#### WORK INSTRUCTIONS:
The whole listing below is to be copied exactly, with every picture left out.
━━━━━ DATA PROVIDED ━━━━━
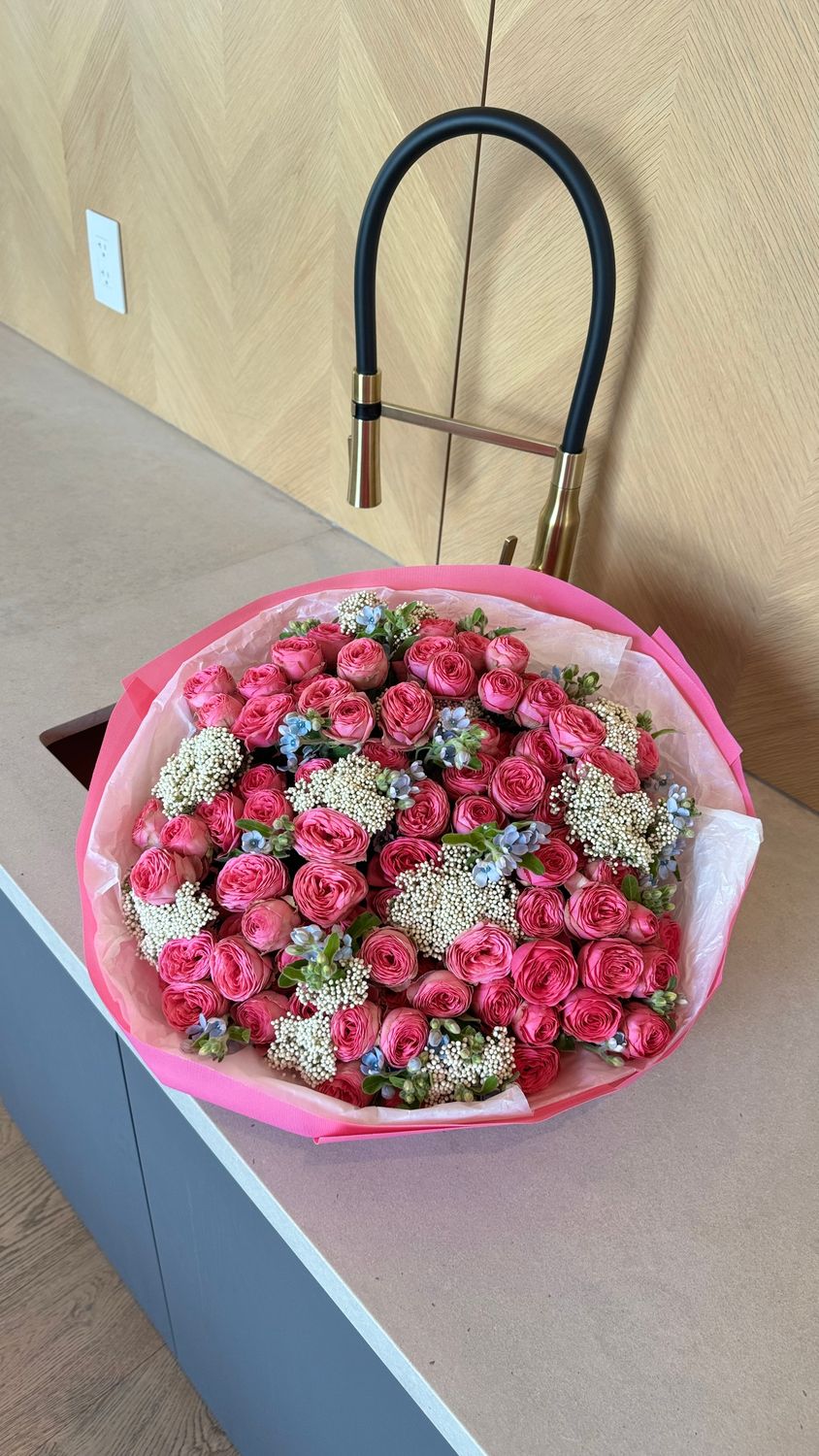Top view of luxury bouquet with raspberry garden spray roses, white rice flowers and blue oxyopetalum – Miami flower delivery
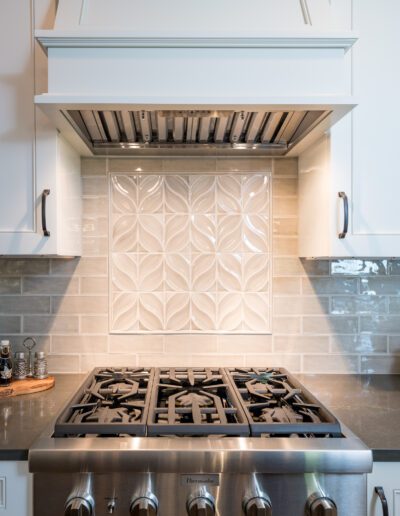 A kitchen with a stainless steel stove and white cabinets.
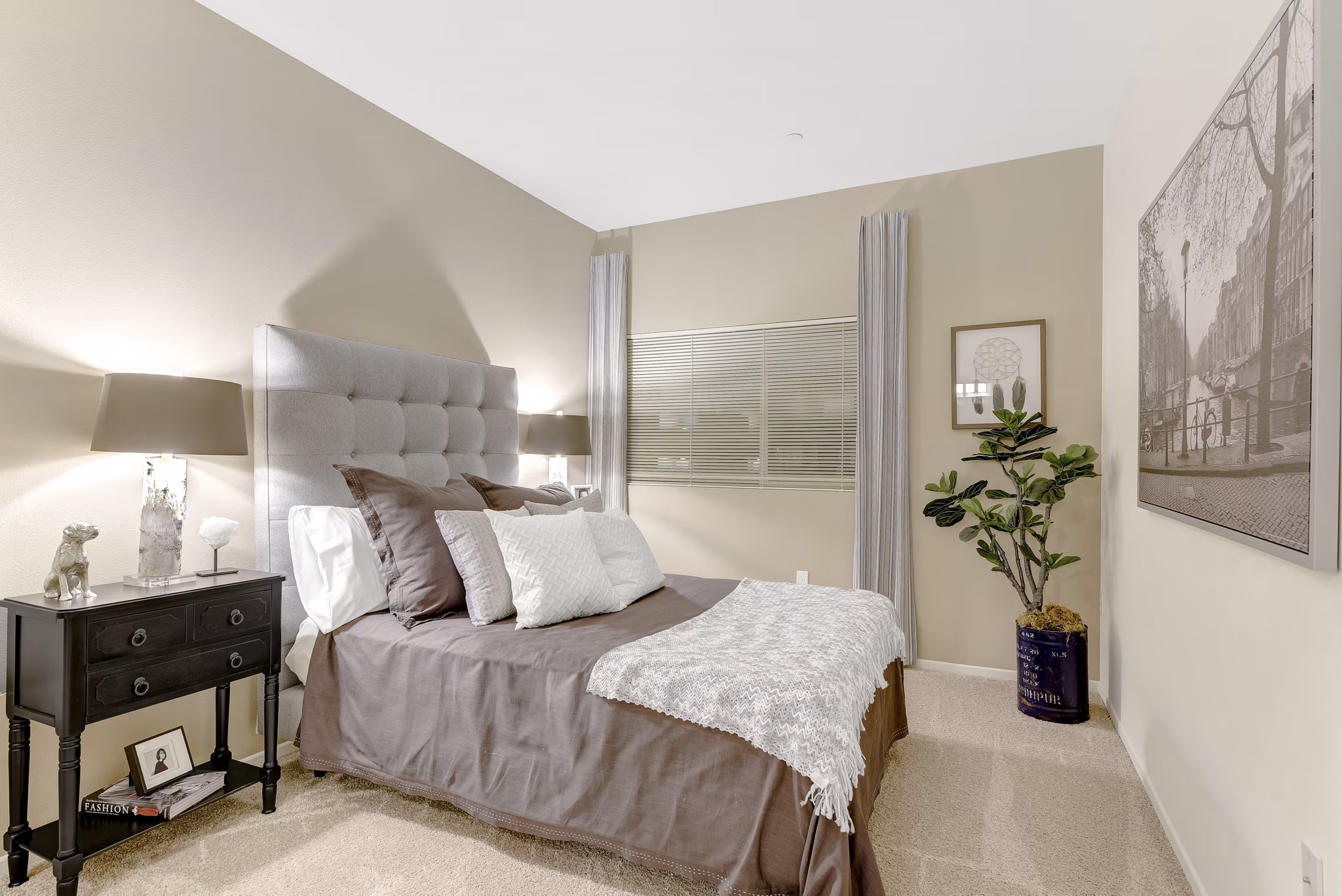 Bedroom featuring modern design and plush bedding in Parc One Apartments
━━━━━
#### EXPECTED ANSWER:
Top view of luxury bouquet with raspberry garden spray roses, white rice flowers and blue oxyopetalum – Miami flower delivery
 A kitchen with a stainless steel stove and white cabinets.
 Bedroom featuring modern design and plush bedding in Parc One Apartments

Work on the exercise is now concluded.